*WHAT YOU WILL DO*
What is needed is an exact copy of the lines in the entries below from the one holding "MEGA как зайти" through the one holding "7o Bobos Arts", pictures excluded.

BEGIN STORED DATA

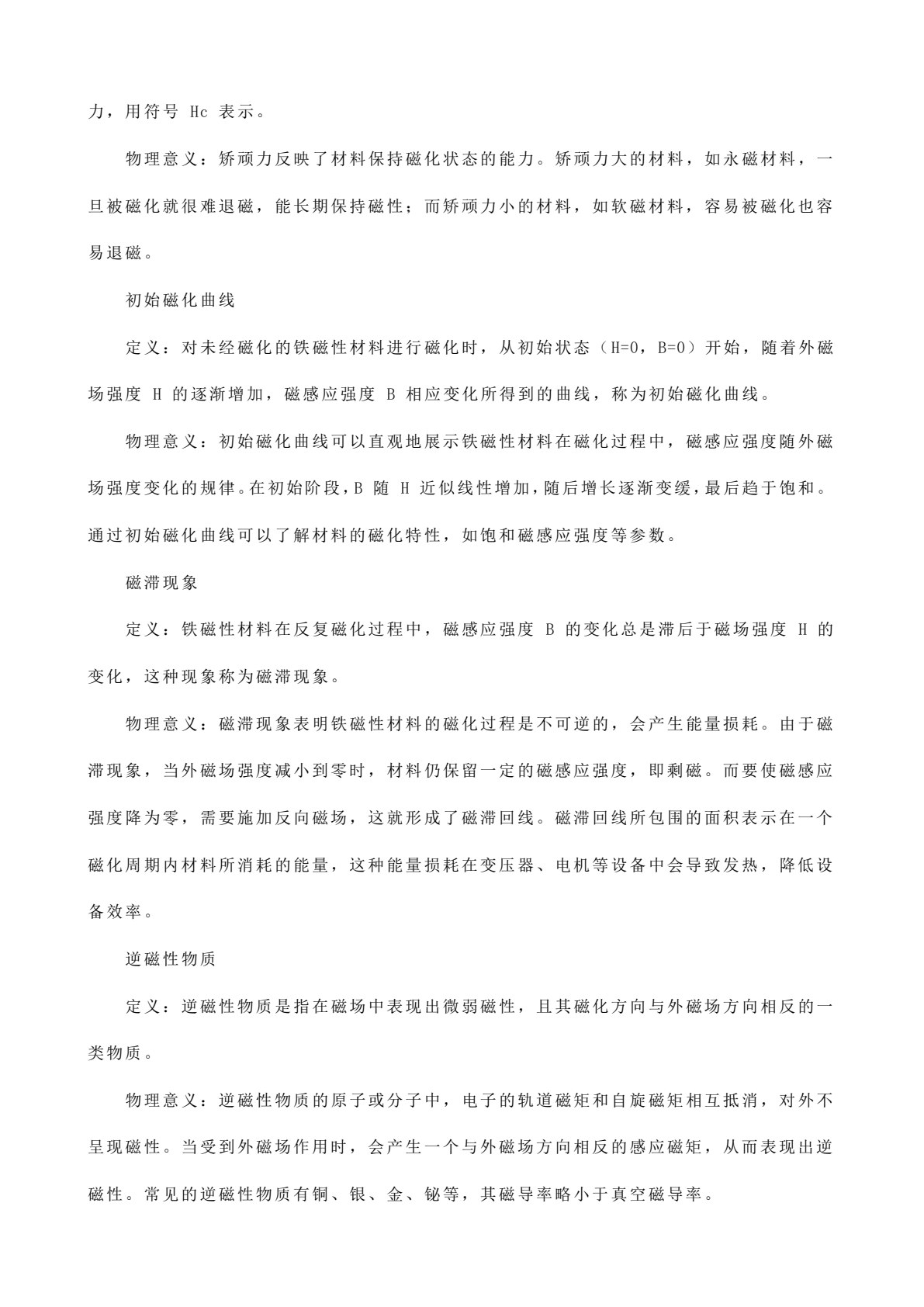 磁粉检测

END STORED DATA
BEGIN STORED DATA

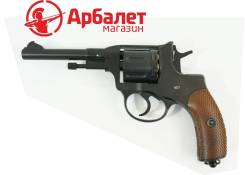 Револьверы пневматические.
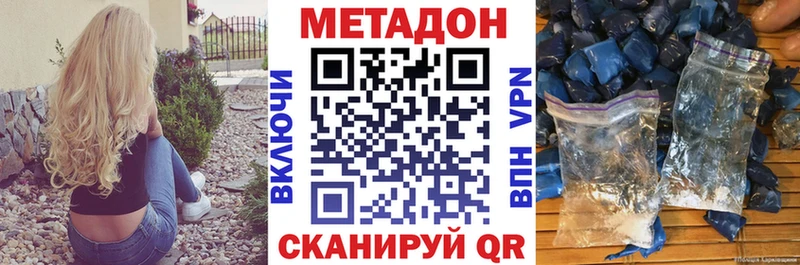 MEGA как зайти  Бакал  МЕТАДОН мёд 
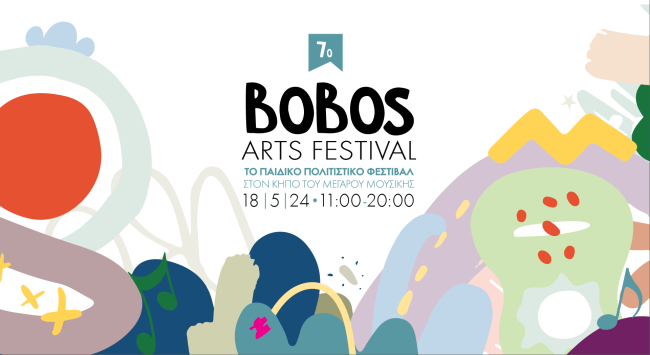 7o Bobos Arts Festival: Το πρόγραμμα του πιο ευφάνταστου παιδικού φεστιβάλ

END STORED DATA

*EXPECTED ANSWER*
 MEGA как зайти  Бакал  МЕТАДОН мёд 
 7o Bobos Arts Festival: Το πρόγραμμα του πιο ευφάνταστου παιδικού φεστιβάλ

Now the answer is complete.